EXERCISE GOAL — Only the lines from the one containing "Cropping it sweet" through the end of the data are wanted, reproduced exactly and without pictures.

[Dataset entries]
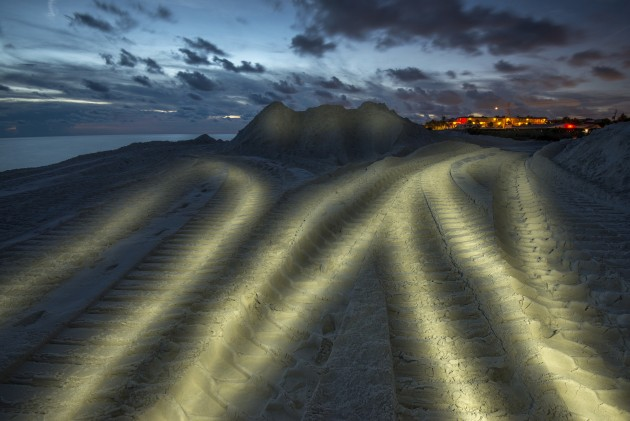 In areas of Florida beach nourishment is still used to beatify the beaches and some of which are used for nesting. To create an interesting image of this element of the photographic essay, I waited until nightfall and light-painted the excavator tracks, which looked similar to turtle tracks.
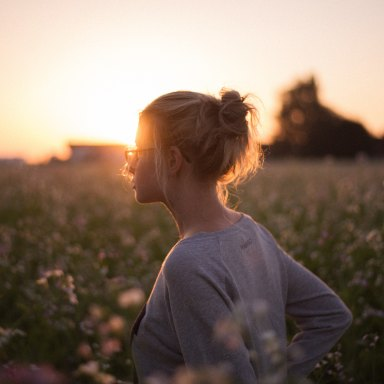 Blonde woman standing in front of sunset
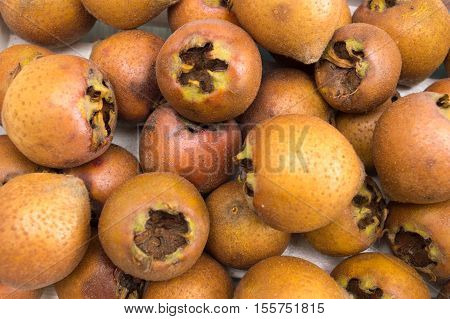 Bunch Of Raw Medlar Fruits Background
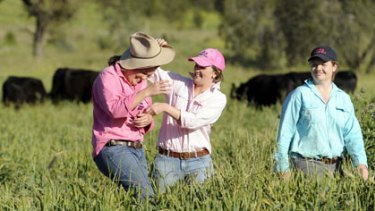 Cropping it sweet ... Anna, Emma and Eliza Redden, in the paddock of their Somerton property where they run the Triple A Angus Stud.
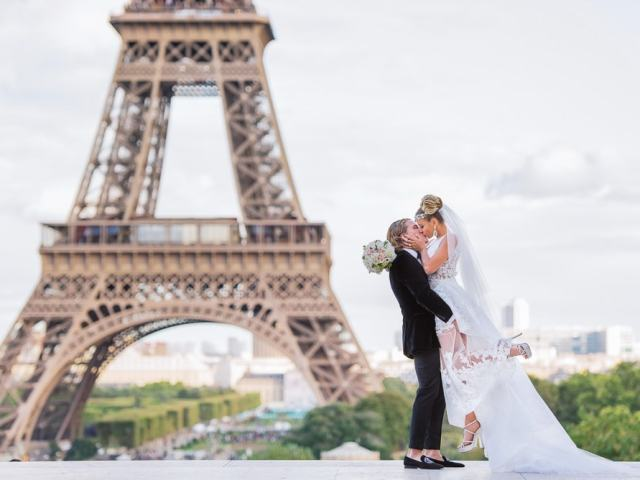 Bride kissing her groom while he is lifting her in the air in front of the Eiffel Tower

TASK OUTPUT —
 Cropping it sweet ... Anna, Emma and Eliza Redden, in the paddock of their Somerton property where they run the Triple A Angus Stud.
 Bride kissing her groom while he is lifting her in the air in front of the Eiffel Tower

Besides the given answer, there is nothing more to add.